PUBLIC CLOUD 105 is any computer system available for use by multiple entities that provides on-demand availability of computer system resources and/or other computer capabilities, especially data storage (cloud storage) and computing power, without direct active management by the user. Cloud computing typically leverages sharing of resources to achieve coherence and economies of scale. The direct and active management of the computing resources of public cloud 105 is performed by the computer hardware and/or software of cloud orchestration module 141. The computing resources provided by public cloud 105 are typically implemented by virtual computing environments that run on various computers making up the computers of host physical machine set 142, which is the universe of physical computers in and/or available to public cloud 105. The virtual computing environments (VCEs) typically take the form of virtual machines from virtual machine set 143 and/or containers from container set 144. It is understood that these VCEs may be stored as images and may be transferred among and between the various physical machine hosts, either as images or after instantiation of the VCE. Cloud orchestration module 141 manages the transfer and storage of images, deploys new instantiations of VCEs and manages active instantiations of VCE deployments.
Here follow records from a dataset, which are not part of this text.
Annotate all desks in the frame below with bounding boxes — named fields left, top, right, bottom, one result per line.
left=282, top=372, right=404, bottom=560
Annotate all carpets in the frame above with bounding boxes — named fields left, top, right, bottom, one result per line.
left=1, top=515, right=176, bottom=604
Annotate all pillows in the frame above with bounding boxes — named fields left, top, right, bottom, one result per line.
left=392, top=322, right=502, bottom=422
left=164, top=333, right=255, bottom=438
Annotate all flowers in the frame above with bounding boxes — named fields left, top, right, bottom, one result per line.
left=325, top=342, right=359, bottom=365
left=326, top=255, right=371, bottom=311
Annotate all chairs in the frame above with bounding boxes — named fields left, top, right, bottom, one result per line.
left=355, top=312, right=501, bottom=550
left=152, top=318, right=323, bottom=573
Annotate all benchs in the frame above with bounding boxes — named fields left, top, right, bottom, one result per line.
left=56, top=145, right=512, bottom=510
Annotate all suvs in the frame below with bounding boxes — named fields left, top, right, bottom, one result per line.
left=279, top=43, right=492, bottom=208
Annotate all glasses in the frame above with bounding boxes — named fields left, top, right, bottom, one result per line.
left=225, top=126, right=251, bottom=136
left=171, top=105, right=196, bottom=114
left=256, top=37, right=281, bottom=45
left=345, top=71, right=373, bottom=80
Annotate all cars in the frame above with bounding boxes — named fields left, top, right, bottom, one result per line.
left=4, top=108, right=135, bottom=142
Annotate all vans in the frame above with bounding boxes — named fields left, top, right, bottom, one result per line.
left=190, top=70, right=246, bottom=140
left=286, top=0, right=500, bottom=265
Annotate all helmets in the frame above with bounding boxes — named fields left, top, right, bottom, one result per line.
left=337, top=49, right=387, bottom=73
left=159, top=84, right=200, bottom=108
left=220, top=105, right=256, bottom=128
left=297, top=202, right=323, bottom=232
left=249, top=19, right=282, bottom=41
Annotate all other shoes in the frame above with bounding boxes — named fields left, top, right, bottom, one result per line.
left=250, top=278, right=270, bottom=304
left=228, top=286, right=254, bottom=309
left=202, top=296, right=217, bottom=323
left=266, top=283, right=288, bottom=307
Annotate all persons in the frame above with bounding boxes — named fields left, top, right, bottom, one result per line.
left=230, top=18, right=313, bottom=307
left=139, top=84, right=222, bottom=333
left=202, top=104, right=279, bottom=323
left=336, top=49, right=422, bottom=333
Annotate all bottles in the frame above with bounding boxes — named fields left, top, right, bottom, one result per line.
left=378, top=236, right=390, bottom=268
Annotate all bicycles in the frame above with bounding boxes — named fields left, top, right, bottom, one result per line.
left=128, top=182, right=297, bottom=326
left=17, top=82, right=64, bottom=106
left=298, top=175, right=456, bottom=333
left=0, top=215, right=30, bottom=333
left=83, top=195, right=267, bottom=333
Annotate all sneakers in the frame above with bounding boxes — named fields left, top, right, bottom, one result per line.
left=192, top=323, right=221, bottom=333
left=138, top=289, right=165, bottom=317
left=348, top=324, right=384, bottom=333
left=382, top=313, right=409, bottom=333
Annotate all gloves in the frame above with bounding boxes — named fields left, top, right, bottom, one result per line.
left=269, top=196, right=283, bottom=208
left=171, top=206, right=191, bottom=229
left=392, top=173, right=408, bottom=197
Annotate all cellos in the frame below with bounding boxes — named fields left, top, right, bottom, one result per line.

Gateway 140 is the collection of computer software, hardware, and firmware that allows public cloud 105 to communicate through WAN 102.

Some further explanation of virtualized computing environments (VCEs) will now be provided. VCEs can be stored as “images.” A new active instance of the VCE can be instantiated from the image. Two familiar types of VCEs are virtual machines and containers. A container is a VCE that uses operating-system-level virtualization. This refers to an operating system feature in which the kernel allows the existence of multiple isolated user-space instances, called containers. These isolated user-space instances typically behave as real computers from the point of view of programs running in them. A computer program running on an ordinary operating system can utilize all resources of that computer, such as connected devices, files and folders, network shares, CPU power, and quantifiable hardware capabilities. However, programs running inside a container can only use the contents of the container and devices assigned to the container, a feature which is known as containerization.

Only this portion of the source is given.